** Opening RAW DATA block **
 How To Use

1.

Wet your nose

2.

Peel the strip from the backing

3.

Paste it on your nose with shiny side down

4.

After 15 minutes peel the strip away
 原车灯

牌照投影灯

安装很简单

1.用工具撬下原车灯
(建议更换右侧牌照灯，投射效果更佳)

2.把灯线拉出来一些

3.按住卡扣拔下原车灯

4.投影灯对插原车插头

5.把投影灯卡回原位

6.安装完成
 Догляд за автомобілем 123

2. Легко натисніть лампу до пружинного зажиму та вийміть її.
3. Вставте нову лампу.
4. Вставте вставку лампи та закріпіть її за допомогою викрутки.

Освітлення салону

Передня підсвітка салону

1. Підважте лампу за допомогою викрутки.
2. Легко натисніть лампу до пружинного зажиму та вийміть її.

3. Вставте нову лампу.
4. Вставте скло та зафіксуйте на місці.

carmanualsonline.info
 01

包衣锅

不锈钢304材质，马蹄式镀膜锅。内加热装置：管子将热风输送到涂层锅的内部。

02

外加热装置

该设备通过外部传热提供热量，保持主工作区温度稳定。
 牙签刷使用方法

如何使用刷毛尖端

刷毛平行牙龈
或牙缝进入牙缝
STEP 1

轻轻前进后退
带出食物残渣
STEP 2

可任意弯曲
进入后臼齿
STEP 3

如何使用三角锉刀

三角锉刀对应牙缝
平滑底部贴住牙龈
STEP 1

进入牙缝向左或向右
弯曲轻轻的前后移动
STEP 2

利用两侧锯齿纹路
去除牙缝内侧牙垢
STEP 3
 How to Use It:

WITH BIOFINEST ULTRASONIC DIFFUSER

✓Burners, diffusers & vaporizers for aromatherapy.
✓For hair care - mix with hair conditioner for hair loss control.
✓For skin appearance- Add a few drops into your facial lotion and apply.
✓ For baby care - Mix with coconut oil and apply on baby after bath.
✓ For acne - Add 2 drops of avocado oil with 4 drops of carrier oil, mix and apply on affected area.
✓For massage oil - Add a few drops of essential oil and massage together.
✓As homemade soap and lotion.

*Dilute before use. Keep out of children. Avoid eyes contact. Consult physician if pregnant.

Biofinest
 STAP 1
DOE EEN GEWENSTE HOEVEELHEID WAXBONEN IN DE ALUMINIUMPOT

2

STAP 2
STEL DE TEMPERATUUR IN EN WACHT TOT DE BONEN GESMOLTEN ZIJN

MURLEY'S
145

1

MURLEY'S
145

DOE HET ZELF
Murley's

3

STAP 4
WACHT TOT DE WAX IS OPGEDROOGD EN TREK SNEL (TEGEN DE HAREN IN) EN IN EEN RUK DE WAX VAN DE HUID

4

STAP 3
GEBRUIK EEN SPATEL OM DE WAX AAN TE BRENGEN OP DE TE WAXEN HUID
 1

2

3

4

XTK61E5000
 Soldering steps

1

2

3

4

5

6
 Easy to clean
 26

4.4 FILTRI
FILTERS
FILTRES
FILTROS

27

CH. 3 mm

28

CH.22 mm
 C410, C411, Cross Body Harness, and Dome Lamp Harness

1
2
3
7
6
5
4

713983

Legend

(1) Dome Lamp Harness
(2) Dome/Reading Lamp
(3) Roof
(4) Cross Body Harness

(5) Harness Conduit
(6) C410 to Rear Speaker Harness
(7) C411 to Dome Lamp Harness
** Closing RAW DATA block **
REQUIRED ACTION:
Using the listing, count the lines where the word "Dome" appears and reply with only that number.

COMPLETED EXERCISE:
4